Objective: To investigate the effects and molecular mechanism of maspin may be involved in the process of invasion ability in gastric cancer. Lay the academic basis for further implying RNA interference in maspin gene functional research.Methods: To design and synthesis targeting maspin shRNA , clone into plasmid pGenesil-1.1 eukaryotic expression vector .The recombinant expression plasmid pGenesil-1.1/maspin was identified by enzyme restriction and sequence analysis, the identified pGenesil-1.1/maspin plasmid was transfected into gastric cancer cell SGC7901 with LipofactamineTM2000. Fluorescence microscopy was used to observe the efficiency of transfection, the expression of maspin mRNA and protein were detected with reverse transcriptional polymerase chain reaction(RT-PCR) and Western blot assay, respectively, and evaluate the effect of RNA interference; changes in the expression of uPA,VEGF-C,MMP-7 mRNA and protein were detected with reverse transcriptional polymerase chain reaction(RT-PCR) and Western blot assay, respectively; Transwell chamber assay was performed to detect the alteration of SGC7901's ability of invasion.Results: Recombinant expression plasmid pGenesil-1.1/maspin was successfully constructed and it was stably transfected into SGC7901 cell lines, the efficiency of transfection was 85% in SGC7901 cells. In comparison with three control group, pre and post stable transfection the recombinant expression plasmid resulted in reduction of maspin mRNA and protein expressions by 75.8% and 62.7% respectively, and had significant difference (P<0.05). Compared with the group of transfected pGenesil-1.1, the level of mRNA and proteins of uPA ,VEGF-C increased significantly(P<0.05), the level of protein of MMP-7 also increased significantly(P<0.05), but there was no significant difference of MMP-7 mRNA level(P>0.05).

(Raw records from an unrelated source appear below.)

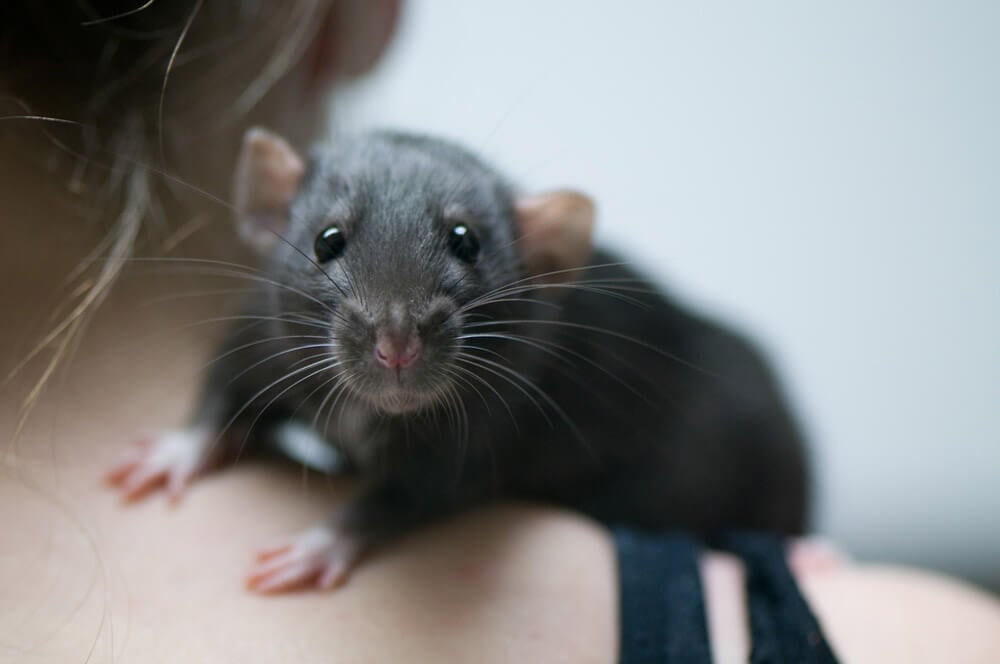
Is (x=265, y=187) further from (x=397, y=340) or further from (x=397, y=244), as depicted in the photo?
(x=397, y=340)

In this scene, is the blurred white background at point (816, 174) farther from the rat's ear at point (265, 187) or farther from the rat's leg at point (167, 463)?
the rat's leg at point (167, 463)

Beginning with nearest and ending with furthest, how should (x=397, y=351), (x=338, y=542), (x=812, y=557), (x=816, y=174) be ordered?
1. (x=397, y=351)
2. (x=338, y=542)
3. (x=812, y=557)
4. (x=816, y=174)

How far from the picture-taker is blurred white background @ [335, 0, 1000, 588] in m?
1.31

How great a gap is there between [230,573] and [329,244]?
49cm

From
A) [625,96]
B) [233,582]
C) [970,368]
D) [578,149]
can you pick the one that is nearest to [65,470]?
[233,582]

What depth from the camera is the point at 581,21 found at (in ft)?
3.99

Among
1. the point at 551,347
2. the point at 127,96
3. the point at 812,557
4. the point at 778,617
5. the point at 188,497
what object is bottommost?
the point at 188,497

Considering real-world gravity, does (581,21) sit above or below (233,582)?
above

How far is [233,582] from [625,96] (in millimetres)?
951

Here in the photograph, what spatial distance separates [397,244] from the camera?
1.14 metres

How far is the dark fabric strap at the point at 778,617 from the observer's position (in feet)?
3.67

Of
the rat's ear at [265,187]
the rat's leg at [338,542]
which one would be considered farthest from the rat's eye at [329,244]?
the rat's leg at [338,542]

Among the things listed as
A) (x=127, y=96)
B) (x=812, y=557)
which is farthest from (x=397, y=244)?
(x=812, y=557)

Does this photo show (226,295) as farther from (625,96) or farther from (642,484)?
(642,484)
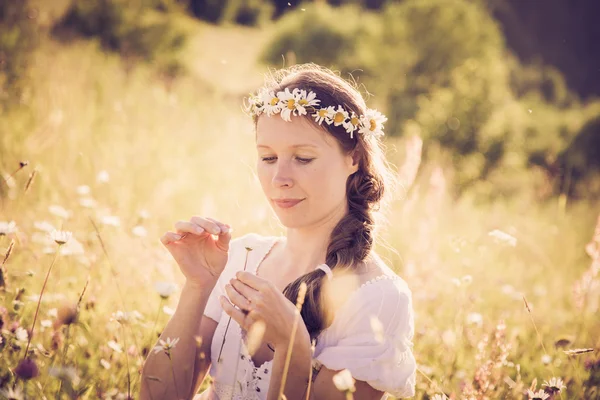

Transwell chamber in vitro invasion experiment assay, group of transfected pGenesil-1.1/maspin than group of transfected pGenesil-1.1 significantly increased the number of cell invasion, the results are significant difference(P<0.05).Conclusion: The recombinant plasmid pGenesil-1.1/maspin could effectively inhibit the expression of maspin gene in gastric cancer cell lines SGC7901. The down-regulated expression of maspin gene result in enhancement of gastric cancer invasion ability, the molecular mechanism probably related to up-regulated the expression of uPA,VEGF-C and MMP-7.